Charles Maurras ou la contre-révolution permanente - Par Jean-Christophe Buisson
Favorable à une restauration de la monarchie pour en finir avec la guerre civile plus ou moins sourde qui divise le pays depuis 1789, les conflits extérieurs, le désordre des institutions et la décadence politique, diplomatique et culturelle de la France, Charles Marras (1868-1952) a exercé un magistère intellectuel qui allait bien au-delà du cercle de militants du mouvement royaliste de l'Action Française et des milieux nationalistes. Figure majeure de la littérature et de la philosophie durant la première moitié du XXe siècle, cet admirateur de Maurice Barrès s'est engagé dans la politique lors de l'affaire Dreyfus et s'est converti au royalisme par rejet du centralisme jacobin écrasant, selon lui, les libertés et les communautés locales jadis harmonieuses. Journaliste, poète et écrivain ayant souvent appelé à passer à l'action mais rechignant à le faire, il a établi une doctrine dont les racines plongent dans la pensée contre-révolutionnaire et dont la sève a profondémment irrigué la droite française. Discrédité par son adhésion au régime de Vichy (et son antisémitisme forcené), il a laissé une oeuvre considérable qui n'est pas seulement celle d'un "prophète du passé": ses anayses et ses réflexions - par exemple en faveur de la décentralisation - sont aujourd'hui encore régulièrement reprises et remises en lumière par l'actualité.
EXTRAIT
[Charles Maurras] meurt le 16 novembre 1952, à quatre-vingt-quatre ans, laissant derrière lui l'image d'un penseur dont les analyses politiques, philosophiques et esthétiques ont marqué la première moitié du XXème siècle en offrant un cadre intellectuel à tous ceux qu'effrayaient, décevaient ou répugnaient le parlementarisme, l'individualisme, les droits de l'homme, l'urbanisation galopante, le déracinement, le progrès scientifique ou moral, etc. Comme le souligne Michel Winock dans Le Siècle des intellectuels, "la doctrine de l'Action française et l'oeuvre de Charles Maurras ont été une remarquable machine de guerre intelectuelle contre la modernit, [...] synonyme de décadence, de dégénération, de dissolution. Il importait donc de colmater, de reconstruire, de restaurer: oeuvre proprement réactionnaire, au sens étymologique du mot".

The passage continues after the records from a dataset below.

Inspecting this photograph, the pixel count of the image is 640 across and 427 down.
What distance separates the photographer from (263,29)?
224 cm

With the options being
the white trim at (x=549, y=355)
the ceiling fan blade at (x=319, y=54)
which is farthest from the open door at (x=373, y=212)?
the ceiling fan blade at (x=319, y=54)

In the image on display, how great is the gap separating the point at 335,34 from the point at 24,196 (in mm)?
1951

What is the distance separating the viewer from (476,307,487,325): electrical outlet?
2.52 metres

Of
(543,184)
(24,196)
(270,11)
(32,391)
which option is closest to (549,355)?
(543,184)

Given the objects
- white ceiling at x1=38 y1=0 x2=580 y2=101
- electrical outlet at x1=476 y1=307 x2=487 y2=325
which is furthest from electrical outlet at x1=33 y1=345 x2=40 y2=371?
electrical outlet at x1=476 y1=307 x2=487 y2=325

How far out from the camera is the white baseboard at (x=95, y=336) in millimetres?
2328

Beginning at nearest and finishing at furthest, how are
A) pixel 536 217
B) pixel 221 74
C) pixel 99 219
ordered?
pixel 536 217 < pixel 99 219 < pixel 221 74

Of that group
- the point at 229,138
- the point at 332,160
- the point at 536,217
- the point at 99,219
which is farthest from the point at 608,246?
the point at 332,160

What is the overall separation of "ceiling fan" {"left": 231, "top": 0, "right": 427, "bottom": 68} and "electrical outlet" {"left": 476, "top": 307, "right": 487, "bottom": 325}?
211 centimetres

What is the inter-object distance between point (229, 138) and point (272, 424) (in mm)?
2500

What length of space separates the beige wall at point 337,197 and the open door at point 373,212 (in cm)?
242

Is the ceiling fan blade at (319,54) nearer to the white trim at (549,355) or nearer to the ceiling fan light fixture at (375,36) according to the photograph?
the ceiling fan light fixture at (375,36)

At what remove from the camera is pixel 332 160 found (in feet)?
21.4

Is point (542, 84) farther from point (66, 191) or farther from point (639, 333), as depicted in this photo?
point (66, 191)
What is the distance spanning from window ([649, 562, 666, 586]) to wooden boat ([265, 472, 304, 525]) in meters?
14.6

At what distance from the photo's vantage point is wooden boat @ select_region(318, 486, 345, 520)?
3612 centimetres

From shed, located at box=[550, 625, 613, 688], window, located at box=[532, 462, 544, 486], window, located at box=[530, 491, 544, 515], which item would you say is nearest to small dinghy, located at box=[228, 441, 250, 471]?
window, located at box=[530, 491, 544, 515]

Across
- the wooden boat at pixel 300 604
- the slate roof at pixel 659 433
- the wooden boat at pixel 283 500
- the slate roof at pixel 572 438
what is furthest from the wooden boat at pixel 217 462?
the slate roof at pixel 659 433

Après sa disparition, la droite sera bien en peine de ne pas emprunter les pistes de réflexion qu'il a ouvertes, tant son oeuvre embrasse avec une puissance inégalée tous les thèmes qui lui son chers. Ainsi plusieurs "générations Maurras" tenteront-elles, derrière son disciple Pierre Boutang, de revivifier sa pensée en la débarrassant notamment de ses aspects les plus datés et les plus détestables. Comme si, hormis au sein de la filière libérale grâce à Raymond Aron et Jean-François Revel, aucun théoricien, depuis sa disparition, n'avait réussi à s'imposer et à lui succéder, de ce côté-ci de l'échiquier intellectuel français.